My starting point is Edward – Batch Training in which the tutorial makes a note of setting a scale factor of

N/M

Like the two related posts up the top i’m interested in running VI in a streaming context. Regarding the initialisation of ed.KLqp I have a few confusions

Is the scale parameter only relevant if one uses inference.run at first with N > M training data points.

Is n_samples only relevant if one uses an inference. run. call? I.e. if from the beginning if you have a large amount of data to train first on, and then the model is exposed to completely new data in a streaming situation. If not where does this fit in

In the case of having no data initially, and then acquiring data accumulating into buffers of size M, is it enough to simply have N=M giving a scale of 1 ?

To some degree, yes. It’s used generally to scale any computation with respect to the random variables. For example, you might use it for masking.

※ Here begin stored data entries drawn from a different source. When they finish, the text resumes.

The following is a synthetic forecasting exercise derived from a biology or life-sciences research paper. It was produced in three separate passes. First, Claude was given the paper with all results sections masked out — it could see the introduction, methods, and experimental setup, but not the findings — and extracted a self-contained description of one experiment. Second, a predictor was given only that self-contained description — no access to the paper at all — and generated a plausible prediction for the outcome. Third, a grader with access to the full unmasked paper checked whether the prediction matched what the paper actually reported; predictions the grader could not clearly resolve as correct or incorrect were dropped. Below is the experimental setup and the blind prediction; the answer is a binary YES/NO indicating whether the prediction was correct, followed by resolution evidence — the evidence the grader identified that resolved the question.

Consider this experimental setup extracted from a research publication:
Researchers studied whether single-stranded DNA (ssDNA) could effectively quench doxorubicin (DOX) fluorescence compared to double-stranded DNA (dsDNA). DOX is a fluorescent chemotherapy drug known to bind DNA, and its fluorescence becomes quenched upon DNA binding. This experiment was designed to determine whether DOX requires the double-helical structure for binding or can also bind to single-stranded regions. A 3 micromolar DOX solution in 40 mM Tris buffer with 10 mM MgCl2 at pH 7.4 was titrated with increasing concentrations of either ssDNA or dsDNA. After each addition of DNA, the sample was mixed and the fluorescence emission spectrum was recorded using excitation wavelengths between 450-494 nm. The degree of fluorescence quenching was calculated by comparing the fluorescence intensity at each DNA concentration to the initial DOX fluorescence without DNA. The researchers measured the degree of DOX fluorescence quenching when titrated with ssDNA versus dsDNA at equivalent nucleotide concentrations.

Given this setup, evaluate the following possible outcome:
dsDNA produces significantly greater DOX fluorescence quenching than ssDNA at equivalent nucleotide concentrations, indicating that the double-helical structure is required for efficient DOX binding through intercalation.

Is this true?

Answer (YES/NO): YES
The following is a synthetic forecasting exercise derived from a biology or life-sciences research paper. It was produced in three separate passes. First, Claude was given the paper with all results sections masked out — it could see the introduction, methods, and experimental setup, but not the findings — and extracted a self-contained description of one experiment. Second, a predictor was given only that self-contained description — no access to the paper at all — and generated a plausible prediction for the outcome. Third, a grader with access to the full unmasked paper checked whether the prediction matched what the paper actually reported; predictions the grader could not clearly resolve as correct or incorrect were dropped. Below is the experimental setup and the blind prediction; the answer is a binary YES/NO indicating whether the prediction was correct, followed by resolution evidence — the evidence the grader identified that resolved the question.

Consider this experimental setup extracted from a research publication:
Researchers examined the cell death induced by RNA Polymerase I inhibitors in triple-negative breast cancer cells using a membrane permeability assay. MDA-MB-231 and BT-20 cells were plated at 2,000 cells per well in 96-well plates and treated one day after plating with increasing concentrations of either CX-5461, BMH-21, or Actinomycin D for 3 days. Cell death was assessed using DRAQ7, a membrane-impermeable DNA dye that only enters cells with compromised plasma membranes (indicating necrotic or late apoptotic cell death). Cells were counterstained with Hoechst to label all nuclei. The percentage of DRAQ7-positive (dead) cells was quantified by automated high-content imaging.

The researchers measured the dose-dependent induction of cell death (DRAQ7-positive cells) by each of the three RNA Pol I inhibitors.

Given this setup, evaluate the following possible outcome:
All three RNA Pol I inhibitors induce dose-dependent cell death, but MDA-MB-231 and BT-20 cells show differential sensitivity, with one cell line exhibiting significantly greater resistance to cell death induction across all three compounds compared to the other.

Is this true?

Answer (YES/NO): NO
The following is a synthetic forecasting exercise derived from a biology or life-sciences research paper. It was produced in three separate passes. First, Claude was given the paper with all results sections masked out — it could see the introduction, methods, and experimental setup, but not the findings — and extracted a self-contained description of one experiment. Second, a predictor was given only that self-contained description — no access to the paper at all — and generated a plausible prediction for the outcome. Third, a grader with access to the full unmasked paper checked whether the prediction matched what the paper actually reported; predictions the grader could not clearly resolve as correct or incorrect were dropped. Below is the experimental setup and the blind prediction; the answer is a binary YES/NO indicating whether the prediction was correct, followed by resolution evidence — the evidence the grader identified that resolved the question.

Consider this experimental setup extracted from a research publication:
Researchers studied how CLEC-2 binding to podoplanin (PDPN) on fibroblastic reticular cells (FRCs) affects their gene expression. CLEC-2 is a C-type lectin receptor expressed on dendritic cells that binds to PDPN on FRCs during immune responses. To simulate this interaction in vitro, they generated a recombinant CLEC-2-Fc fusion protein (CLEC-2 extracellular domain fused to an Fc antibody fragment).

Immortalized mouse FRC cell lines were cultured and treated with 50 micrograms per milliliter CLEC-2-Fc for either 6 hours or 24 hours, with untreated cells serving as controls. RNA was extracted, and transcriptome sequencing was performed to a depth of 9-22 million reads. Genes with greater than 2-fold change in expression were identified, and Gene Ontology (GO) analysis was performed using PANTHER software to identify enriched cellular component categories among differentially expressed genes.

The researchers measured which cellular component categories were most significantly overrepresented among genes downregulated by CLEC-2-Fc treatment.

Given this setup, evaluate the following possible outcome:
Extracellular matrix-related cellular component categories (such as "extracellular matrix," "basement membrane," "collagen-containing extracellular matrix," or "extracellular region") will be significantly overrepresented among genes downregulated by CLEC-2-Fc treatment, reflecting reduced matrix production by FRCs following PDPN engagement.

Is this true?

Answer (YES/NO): YES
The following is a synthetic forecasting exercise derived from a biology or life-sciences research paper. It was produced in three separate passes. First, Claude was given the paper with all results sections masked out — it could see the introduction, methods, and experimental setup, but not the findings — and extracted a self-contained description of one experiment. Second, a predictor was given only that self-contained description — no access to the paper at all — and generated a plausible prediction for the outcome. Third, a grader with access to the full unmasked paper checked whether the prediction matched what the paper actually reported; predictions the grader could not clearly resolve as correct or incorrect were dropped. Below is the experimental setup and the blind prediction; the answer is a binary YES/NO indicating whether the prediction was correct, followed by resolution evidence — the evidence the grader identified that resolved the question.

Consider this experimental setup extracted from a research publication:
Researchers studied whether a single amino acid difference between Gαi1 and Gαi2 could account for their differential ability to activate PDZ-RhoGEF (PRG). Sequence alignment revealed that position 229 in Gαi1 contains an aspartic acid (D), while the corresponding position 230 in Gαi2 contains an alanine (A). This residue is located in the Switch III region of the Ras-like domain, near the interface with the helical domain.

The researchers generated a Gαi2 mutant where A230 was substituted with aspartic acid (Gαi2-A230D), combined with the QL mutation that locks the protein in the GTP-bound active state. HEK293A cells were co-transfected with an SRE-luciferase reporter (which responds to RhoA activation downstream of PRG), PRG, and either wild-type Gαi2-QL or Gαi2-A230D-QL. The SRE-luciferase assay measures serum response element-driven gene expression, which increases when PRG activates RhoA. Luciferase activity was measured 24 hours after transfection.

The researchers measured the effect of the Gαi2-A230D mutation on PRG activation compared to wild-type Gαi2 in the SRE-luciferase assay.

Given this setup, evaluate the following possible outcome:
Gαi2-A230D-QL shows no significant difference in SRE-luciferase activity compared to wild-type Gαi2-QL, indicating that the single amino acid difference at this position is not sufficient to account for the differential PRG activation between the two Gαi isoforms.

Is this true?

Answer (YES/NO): NO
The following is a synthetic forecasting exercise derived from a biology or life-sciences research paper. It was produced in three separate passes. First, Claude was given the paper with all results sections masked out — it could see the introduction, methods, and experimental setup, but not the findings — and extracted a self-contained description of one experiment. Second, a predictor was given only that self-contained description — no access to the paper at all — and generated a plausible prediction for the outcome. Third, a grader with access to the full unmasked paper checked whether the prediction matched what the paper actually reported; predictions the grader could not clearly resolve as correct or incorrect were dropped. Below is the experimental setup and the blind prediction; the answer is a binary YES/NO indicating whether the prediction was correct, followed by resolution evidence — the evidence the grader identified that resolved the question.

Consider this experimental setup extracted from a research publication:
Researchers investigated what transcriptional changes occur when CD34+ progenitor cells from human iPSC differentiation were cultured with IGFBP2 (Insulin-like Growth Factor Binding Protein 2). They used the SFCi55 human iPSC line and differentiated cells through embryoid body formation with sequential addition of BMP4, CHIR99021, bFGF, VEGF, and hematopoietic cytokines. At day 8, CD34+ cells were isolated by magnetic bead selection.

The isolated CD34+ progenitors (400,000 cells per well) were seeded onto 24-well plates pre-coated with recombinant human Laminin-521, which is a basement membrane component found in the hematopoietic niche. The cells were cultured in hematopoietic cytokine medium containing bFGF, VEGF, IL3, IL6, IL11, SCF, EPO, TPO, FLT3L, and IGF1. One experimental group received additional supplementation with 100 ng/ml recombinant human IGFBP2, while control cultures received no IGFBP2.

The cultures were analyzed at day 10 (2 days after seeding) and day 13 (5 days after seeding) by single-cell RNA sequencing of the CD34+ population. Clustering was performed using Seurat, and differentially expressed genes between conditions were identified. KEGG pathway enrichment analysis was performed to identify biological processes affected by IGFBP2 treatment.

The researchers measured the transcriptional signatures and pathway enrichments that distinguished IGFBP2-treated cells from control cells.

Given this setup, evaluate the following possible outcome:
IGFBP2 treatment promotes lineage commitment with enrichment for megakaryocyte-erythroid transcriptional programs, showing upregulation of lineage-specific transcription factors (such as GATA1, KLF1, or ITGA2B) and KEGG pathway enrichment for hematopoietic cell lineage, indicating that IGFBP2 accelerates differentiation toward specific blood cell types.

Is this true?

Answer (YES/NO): NO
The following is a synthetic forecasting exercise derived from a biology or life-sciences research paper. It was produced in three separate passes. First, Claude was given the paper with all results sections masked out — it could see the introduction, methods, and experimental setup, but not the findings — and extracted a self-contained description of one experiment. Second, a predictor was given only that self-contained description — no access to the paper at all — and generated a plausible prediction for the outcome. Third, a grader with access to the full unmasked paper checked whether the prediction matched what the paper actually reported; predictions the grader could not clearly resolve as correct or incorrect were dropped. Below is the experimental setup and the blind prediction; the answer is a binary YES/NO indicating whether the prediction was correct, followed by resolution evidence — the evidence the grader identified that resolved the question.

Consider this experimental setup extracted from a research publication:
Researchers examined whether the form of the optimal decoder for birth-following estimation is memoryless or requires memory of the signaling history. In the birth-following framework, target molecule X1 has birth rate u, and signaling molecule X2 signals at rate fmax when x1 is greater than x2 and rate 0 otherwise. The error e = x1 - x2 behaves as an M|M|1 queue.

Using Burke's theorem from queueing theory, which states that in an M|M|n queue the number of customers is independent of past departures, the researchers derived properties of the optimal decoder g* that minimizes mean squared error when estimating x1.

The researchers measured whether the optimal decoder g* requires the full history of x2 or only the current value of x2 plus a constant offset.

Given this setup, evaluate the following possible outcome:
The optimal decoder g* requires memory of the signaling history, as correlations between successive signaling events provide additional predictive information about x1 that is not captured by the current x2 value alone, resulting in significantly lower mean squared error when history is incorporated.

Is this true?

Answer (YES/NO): NO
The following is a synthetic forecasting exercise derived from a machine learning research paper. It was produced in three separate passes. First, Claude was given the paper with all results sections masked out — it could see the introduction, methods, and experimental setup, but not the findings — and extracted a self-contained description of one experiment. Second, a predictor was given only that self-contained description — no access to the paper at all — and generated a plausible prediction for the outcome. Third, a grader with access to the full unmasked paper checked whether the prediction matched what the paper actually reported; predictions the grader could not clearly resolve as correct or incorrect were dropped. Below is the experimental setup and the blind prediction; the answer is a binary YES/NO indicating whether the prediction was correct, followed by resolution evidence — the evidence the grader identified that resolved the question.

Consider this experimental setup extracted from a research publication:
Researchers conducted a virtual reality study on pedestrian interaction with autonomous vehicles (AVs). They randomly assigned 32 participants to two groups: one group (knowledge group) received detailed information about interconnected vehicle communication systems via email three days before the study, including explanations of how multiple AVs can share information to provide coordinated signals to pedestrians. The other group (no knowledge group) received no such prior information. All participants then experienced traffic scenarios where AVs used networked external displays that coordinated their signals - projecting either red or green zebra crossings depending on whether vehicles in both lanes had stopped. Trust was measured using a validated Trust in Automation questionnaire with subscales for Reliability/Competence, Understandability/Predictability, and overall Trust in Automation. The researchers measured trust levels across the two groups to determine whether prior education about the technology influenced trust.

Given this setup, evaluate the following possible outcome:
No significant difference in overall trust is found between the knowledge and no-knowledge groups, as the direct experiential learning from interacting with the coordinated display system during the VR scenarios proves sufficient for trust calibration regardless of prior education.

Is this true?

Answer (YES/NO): NO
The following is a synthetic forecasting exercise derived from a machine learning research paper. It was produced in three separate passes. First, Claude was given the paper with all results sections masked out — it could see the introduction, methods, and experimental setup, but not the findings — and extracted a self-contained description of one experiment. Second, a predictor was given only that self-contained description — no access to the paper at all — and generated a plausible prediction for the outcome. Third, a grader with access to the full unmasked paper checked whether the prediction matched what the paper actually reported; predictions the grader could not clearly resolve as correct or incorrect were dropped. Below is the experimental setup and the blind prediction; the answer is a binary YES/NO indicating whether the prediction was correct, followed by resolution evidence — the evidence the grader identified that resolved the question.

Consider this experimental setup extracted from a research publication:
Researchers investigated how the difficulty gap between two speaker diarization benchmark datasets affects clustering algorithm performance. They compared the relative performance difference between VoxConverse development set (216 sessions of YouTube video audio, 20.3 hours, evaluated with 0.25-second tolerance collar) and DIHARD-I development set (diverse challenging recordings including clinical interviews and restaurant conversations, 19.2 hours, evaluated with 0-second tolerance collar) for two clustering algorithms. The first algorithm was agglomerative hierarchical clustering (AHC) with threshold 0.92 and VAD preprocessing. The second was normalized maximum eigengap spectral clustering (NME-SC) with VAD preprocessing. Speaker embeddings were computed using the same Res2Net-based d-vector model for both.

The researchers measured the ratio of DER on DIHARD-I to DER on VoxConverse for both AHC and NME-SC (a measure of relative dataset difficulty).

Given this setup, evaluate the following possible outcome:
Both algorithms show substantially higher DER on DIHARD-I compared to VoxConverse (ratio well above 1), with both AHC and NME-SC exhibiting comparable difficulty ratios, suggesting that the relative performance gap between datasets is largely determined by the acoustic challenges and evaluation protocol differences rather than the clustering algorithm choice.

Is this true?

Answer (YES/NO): NO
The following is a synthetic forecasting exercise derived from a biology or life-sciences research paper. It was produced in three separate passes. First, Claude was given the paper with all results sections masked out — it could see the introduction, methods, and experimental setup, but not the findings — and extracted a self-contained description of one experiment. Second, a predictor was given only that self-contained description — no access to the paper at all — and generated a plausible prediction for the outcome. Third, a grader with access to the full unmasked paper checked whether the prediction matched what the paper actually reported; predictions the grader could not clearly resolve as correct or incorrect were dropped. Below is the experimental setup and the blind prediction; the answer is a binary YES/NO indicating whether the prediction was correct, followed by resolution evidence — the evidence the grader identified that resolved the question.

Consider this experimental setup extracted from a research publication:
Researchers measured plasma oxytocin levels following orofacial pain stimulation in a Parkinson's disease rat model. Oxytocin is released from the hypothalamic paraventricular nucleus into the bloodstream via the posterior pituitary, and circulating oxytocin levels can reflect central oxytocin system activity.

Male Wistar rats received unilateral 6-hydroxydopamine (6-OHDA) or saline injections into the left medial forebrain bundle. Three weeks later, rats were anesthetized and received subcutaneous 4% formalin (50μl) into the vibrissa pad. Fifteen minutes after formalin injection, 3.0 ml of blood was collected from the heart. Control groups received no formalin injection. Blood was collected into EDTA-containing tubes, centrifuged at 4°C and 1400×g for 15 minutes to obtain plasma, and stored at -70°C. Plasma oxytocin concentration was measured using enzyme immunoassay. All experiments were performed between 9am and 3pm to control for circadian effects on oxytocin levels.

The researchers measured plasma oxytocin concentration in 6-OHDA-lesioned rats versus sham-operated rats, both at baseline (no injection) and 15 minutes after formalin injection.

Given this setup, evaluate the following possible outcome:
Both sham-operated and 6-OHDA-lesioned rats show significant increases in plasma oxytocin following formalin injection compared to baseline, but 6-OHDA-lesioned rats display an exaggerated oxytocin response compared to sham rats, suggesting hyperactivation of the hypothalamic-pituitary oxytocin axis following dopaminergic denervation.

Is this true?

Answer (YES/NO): NO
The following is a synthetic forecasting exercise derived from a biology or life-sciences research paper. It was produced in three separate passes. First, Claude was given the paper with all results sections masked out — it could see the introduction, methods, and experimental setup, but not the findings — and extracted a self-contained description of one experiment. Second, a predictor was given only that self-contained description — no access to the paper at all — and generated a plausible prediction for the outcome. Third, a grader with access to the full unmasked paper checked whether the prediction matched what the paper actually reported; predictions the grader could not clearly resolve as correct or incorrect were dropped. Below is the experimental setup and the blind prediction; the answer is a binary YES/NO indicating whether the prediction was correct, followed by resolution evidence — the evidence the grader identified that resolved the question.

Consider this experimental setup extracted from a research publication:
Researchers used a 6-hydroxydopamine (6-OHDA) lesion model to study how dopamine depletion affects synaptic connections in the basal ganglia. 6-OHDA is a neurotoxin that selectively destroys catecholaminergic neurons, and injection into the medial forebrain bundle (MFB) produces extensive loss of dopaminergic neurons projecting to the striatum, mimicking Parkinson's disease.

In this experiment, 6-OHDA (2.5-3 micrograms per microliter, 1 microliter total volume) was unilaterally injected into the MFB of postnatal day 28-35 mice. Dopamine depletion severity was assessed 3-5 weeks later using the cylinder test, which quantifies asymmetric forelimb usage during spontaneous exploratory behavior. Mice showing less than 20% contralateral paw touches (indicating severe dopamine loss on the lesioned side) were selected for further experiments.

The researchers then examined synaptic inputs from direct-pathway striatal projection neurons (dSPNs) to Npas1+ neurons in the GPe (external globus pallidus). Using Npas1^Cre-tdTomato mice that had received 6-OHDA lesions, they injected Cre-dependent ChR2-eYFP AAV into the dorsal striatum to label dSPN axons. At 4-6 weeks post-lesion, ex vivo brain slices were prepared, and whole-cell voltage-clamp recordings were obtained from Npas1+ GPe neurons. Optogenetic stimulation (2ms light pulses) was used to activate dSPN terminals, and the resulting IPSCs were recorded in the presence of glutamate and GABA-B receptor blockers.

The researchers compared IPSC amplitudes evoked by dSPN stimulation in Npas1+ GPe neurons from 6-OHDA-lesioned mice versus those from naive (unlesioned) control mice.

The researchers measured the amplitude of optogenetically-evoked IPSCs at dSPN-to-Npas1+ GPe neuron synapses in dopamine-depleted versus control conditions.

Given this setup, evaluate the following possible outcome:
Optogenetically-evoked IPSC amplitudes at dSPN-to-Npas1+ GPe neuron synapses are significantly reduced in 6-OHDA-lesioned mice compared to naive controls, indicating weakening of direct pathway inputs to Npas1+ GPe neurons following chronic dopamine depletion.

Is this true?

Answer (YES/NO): NO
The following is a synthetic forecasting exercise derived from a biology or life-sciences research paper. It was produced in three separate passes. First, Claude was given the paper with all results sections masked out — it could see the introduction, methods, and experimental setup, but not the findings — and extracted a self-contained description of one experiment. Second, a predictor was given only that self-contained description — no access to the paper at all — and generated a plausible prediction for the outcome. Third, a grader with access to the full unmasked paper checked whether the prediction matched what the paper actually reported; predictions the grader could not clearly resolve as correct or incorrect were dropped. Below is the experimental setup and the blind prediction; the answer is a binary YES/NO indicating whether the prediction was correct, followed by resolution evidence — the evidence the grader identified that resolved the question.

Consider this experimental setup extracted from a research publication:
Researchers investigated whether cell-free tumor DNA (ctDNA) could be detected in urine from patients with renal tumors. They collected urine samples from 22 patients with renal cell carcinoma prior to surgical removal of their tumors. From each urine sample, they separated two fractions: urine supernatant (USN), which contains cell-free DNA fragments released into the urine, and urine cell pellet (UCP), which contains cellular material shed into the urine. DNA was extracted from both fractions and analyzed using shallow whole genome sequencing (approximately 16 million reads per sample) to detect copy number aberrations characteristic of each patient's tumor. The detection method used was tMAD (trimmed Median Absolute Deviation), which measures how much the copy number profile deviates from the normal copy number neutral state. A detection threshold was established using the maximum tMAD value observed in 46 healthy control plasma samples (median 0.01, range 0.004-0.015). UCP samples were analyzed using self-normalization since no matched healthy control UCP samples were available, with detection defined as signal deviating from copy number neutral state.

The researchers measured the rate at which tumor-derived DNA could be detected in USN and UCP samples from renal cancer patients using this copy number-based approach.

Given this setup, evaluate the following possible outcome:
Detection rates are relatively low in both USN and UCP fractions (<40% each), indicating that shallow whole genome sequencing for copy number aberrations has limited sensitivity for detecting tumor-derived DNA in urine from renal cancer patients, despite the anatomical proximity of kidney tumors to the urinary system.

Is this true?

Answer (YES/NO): YES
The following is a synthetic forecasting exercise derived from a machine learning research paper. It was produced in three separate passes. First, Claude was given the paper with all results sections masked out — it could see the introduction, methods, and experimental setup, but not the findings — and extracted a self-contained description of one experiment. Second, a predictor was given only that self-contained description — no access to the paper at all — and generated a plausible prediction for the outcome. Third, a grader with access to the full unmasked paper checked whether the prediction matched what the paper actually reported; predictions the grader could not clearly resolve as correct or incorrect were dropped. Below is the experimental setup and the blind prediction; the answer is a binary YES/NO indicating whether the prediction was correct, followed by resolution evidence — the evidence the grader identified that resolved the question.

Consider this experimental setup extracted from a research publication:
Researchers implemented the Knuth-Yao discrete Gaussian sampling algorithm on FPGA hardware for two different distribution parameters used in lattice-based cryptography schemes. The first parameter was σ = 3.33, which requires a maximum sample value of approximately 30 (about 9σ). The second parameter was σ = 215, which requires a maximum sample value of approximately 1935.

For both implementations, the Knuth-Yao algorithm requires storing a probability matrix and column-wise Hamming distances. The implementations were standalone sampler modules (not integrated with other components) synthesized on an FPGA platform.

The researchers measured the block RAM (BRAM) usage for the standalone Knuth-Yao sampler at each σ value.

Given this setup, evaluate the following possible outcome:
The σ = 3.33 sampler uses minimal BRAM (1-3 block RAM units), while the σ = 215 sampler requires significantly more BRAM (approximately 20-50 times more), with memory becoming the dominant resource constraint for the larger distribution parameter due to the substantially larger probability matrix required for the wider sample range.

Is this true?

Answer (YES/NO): NO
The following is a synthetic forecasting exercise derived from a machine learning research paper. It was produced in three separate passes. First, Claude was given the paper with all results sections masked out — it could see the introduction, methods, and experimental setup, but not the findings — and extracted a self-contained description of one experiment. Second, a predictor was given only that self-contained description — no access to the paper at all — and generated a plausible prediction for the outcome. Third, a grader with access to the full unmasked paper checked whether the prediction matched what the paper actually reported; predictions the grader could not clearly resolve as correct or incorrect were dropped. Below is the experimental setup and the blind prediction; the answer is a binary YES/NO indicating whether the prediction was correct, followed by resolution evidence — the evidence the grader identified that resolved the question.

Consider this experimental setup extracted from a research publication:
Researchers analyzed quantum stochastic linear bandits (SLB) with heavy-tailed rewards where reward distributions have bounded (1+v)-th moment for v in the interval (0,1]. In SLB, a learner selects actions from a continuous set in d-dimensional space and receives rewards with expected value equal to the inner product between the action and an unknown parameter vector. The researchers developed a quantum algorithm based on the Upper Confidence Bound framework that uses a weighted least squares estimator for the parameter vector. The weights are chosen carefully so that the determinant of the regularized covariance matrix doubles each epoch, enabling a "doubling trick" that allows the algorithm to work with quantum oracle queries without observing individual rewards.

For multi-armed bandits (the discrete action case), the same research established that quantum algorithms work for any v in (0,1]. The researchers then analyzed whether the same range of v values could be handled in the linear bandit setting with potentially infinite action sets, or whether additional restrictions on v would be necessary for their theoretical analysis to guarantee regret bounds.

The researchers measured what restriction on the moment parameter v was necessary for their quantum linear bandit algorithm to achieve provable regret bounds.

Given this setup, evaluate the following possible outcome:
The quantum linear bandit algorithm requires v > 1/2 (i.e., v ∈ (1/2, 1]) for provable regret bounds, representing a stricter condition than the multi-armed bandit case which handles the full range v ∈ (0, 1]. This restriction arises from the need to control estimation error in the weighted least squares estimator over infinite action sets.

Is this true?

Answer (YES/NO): NO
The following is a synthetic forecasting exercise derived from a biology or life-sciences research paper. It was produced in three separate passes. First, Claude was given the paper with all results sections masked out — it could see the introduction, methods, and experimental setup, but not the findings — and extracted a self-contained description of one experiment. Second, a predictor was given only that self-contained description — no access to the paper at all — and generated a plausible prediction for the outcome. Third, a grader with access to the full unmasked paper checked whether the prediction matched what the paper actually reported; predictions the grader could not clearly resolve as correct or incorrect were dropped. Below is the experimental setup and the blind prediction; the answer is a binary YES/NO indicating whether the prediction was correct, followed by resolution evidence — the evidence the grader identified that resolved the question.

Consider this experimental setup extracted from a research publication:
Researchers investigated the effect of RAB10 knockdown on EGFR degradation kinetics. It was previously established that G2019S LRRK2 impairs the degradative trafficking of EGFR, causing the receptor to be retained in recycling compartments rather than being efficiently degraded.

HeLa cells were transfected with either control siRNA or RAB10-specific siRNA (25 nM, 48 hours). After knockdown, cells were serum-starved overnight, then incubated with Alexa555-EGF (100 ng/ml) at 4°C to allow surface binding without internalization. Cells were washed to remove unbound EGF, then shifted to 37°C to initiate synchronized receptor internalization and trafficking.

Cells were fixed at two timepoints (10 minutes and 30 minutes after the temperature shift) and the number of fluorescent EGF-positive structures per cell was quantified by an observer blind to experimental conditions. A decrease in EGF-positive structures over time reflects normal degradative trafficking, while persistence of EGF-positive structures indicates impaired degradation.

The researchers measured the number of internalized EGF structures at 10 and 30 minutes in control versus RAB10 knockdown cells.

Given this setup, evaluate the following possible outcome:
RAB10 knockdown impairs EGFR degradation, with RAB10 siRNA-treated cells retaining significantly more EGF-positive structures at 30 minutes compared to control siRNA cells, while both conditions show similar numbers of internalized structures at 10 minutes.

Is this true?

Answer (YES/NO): NO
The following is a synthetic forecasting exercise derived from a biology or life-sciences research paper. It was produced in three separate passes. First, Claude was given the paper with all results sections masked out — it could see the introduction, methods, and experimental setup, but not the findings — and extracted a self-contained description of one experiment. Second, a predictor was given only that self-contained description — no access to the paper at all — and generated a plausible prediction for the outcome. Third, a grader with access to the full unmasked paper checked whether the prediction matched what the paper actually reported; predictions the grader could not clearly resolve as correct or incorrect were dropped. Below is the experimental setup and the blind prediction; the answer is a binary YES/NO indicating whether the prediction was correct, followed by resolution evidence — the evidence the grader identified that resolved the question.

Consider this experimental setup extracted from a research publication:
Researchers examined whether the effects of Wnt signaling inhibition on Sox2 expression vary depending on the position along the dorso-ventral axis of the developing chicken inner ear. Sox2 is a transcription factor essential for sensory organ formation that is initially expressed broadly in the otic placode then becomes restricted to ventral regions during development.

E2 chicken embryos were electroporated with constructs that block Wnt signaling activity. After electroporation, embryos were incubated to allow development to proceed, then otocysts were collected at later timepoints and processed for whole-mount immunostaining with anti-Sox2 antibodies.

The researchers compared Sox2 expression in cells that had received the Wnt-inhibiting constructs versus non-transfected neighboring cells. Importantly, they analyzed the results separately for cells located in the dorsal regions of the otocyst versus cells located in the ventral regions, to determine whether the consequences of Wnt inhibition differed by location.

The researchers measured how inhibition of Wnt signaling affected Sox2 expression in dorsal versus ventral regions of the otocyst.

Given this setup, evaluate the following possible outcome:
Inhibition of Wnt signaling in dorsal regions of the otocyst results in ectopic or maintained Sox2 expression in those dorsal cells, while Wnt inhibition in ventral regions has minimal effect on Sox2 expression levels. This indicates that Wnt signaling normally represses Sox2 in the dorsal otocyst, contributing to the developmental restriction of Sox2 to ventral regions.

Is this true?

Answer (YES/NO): NO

n_samples is an algorithm hyperparameter in ed.KLqp, representing the number of samples to estimate the gradient of the loss function. It is always relevant whenever running the algorithm.

That would only work if after each streaming batch, you re-set the prior distribution to be the inferred posterior from the batch. Otherwise, imagine you had a billion streaming points, with a batch size of 1; without scaling the likelihood by 1 million, the prior overwhelms the likelihood so the posterior will not differ much from the prior.